## Selected extract
Re: BackPressure handling

Posted by Vishal Santoshi <vi...@gmail.com>.

To add and an interim solution to the issue.

I extended the based on the advise "custom source/adapt an existing source"
and put in a RateLimiter ( guava ) that effectively put a cap on each kafka
consumer  ( x times the expected incident rqs ). That solved the issue  as
in it stabilized the flow into down stream window operation ( I use
ProcessFunction for sessionizing and why is another discussion ) .

 This leads me to these conclusions and either of them could be correct


* The kakfa partitions are on different brokers ( the leaders ) and based
on the how efficient the broker is ( whether it has data in OS Cache  or
whether there is a skew in leader distribution and thus more stress on a n
of m brokers) the consumption speed can vary.
* The skew caused by number of consumers to number of flink nodes ( if no.
of partitions % no of flink nodes == 0 there is no skew ) the consumption
rate can vary.
* Some TM nodes may be sluggish.

Either ways any of the above reasons can cause data to be consumed at
different speeds which could lead to an imbalance and b'coz of the paucity
of fine grained back pressure handling leads to more windows that remain
open, windows that reflect the more aggressive consumption ( and thus more
variance from the current WM)  than prudent, causing the pathological case
described above. By regulating the consumption rate ( I put the delimiter
in the extractTimestamp method ) , it effectively caused the more
aggressive consumptions to a fixed upper bound, making the rate of
consumption across consumers effectively similar.

Either ways it seems imperative that https://issues.apache.org/
jira/browse/FLINK-7282 should be finalized at the earliest. The
consequences on a shared flink cluster are too huge IMHO.

Please tell me if my conclusions are problematic or do not make sense.


Regards

Vishal






On Tue, Jan 2, 2018 at 3:04 PM, Vishal Santoshi <vi...@gmail.com>
wrote:

> Also note that if I were to start 2 pipelines
>
> 1. Working off the head of the topic and thus not prone to the
> pathological case described above
> 2. Doing a replay and thus prone to the  pathological case described above
>
> Than the 2nd pipe will stall the 1st pipeline. This seems to to point to
>
>    - All channels multiplexed into the same TCP connection stall
>    together, as soon as one channel has backpressure.
>
>
> of the jira issue. This has to be a priority IMHO, in a shared VM where
> jobs should have at least some isolation.
>
> On Tue, Jan 2, 2018 at 2:19 PM, Vishal Santoshi <vishal.santoshi@gmail.com
> > wrote:
>
>> Thank you.
>>
>> On Tue, Jan 2, 2018 at 1:31 PM, Nico Kruber <ni...@data-artisans.com>
>> wrote:
>>
>>> Hi Vishal,
>>> let me already point you towards the JIRA issue for the credit-based
>>> flow control: https://issues.apache.org/jira/browse/FLINK-7282
>>>
>>> I'll have a look at the rest of this email thread tomorrow...

## Extracted records
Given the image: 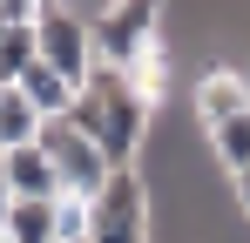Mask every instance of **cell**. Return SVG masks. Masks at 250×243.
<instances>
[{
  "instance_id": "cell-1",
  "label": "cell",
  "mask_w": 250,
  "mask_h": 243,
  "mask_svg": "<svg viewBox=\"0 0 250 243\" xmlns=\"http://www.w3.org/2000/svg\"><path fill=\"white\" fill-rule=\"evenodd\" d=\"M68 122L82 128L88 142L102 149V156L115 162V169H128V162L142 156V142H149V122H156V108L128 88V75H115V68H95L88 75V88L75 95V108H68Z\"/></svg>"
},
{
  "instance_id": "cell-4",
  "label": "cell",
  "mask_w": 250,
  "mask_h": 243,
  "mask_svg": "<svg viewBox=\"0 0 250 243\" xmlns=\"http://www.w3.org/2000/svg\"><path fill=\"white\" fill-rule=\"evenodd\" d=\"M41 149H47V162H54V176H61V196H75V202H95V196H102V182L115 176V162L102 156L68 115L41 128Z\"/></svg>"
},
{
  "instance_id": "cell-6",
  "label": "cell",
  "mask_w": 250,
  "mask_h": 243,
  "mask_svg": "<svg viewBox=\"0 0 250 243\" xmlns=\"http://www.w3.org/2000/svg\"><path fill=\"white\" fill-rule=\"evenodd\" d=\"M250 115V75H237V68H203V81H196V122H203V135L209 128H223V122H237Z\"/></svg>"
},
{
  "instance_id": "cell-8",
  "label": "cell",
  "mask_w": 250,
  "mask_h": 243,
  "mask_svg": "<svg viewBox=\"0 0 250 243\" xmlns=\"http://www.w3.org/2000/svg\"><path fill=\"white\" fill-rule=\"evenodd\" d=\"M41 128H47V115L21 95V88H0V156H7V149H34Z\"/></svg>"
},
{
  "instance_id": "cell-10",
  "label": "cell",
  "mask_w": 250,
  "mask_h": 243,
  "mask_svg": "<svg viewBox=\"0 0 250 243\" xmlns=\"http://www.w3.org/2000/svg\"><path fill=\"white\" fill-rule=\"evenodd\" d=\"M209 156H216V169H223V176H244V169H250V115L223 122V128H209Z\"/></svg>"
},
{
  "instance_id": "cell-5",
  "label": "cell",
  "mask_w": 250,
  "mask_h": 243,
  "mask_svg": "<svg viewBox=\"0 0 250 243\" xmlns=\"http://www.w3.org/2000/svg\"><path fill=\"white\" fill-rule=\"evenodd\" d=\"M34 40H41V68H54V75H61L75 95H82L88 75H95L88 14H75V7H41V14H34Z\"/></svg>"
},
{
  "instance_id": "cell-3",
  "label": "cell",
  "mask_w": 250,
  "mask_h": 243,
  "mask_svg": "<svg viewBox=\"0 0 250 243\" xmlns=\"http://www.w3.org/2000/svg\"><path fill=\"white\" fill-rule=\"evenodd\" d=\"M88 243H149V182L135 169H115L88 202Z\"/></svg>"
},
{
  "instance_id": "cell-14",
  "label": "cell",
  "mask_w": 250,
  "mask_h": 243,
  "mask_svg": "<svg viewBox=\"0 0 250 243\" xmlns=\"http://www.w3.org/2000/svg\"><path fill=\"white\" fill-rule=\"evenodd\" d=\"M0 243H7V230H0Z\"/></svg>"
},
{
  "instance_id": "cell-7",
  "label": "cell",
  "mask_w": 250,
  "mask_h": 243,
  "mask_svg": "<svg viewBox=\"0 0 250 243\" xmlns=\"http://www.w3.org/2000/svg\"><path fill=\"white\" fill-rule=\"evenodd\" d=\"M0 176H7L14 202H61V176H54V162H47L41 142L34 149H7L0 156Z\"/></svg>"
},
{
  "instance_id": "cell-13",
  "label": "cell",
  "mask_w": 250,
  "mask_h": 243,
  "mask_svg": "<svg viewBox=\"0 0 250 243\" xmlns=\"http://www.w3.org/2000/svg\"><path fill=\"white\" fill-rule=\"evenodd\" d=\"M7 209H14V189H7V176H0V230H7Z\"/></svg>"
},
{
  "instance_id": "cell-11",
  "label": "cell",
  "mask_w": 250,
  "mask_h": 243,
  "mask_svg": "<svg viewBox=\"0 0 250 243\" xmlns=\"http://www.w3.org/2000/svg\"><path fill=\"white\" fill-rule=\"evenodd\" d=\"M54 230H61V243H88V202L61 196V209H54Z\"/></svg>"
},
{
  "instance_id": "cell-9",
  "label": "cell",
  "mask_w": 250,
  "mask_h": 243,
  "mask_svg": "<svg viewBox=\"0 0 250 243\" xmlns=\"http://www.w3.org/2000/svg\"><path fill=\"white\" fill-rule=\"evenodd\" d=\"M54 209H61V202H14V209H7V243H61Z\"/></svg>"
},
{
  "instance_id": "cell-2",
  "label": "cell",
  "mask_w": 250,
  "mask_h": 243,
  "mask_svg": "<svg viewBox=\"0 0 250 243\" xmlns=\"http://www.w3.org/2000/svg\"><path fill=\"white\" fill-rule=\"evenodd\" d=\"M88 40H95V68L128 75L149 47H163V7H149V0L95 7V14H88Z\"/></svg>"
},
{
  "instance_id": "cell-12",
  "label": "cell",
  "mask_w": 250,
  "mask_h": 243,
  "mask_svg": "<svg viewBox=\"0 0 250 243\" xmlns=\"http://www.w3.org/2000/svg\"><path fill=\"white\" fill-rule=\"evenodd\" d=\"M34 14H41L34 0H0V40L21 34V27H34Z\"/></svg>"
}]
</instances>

--

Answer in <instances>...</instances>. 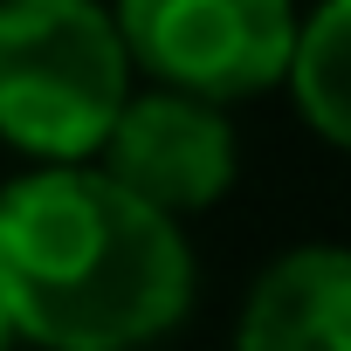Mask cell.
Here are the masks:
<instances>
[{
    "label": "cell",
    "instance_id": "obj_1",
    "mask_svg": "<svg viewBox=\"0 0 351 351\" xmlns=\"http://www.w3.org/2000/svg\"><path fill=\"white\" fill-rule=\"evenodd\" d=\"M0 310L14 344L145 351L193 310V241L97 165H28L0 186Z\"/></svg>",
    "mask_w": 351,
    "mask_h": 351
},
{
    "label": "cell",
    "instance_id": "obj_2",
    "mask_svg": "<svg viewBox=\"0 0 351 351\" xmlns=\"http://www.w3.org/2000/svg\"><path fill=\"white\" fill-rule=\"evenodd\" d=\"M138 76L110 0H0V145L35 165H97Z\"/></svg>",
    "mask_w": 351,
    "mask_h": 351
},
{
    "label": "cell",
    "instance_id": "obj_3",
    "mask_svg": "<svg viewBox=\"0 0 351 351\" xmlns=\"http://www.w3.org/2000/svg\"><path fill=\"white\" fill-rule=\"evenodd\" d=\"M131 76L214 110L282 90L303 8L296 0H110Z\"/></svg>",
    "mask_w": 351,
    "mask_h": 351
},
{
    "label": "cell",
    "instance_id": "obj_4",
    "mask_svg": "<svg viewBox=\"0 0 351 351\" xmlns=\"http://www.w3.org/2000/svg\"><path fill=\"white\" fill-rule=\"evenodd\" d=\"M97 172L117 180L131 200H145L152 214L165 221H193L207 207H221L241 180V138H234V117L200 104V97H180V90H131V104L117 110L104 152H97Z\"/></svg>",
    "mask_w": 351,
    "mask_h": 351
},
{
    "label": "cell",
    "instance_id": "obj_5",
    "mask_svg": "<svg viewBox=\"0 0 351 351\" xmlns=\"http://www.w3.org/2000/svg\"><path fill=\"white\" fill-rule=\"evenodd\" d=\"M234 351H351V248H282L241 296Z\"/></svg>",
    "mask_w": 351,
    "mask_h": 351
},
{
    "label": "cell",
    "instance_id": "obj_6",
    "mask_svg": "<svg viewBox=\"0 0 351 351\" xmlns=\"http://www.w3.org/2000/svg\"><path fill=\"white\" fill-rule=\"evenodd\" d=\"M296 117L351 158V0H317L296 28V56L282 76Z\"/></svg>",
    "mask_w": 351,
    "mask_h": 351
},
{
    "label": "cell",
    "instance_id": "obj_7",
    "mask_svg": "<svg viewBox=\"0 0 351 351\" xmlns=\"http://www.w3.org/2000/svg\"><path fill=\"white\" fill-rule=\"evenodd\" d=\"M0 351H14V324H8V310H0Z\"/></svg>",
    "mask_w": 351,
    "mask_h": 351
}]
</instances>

## Tasks to complete
1: List the possible reasons the backpressure thread gives for Kafka data being consumed at different speeds.
2: Answer these questions from the backpressure thread:
(a) What did the author add to put a cap on each Kafka consumer, and from which library?
(b) What does the author use for sessionizing?
(c) Which JIRA issue is cited for credit-based flow control?
3: Carry the backpressure thread on from the point where it ends.
The entries are not needed for anything asked here.

## Answers to each task
1:
- The Kafka partitions have their leaders on different brokers, and consumption speed can vary with how efficient each broker is, such as whether it has data in the OS cache or whether skewed leader distribution puts more stress on some brokers.
- The ratio of consumers to Flink nodes can be skewed, so the consumption rate can vary. There is no skew if the number of partitions modulo the number of Flink nodes equals 0.
- Some TM nodes may be sluggish.

2:
(a) A RateLimiter from Guava.
(b) ProcessFunction.
(c) FLINK-7282 (https://issues.apache.org/jira/browse/FLINK-7282).

3:
>>>
>>>
>>> Regards,
>>> Nico
>>>
>>> On 02/01/18 17:52, Vishal Santoshi wrote:
>>> > Could you please point me to any documentation on the  "credit-based
>>> > flow control" approach....
>>> >
>>> > On Tue, Jan 2, 2018 at 10:35 AM, Timo Walther <twalthr@apache.org
>>> > <ma...@apache.org>> wrote:
>>> >
>>> >     Hi Vishal,
>>> >
>>> >     your assumptions sound reasonable to me. The community is currently
>>> >     working on a more fine-grained back pressuring with credit-based
>>> >     flow control. It is on the roamap for 1.5 [1]/[2]. I will loop in
>>> >     Nico that might tell you more about the details. Until then I guess
>>> >     you have to implement a custom source/adapt an existing source to
>>> >     let the data flow in more realistic.
>>> >
>>> >     Regards,
>>> >     Timo
>>> >
>>> >     [1]
>>> >     http://flink.apache.org/news/2017/11/22/release-1.4-and-1.5
>>> -timeline.html
>>> >     <http://flink.apache.org/news/2017/11/22/release-1.4-and-1.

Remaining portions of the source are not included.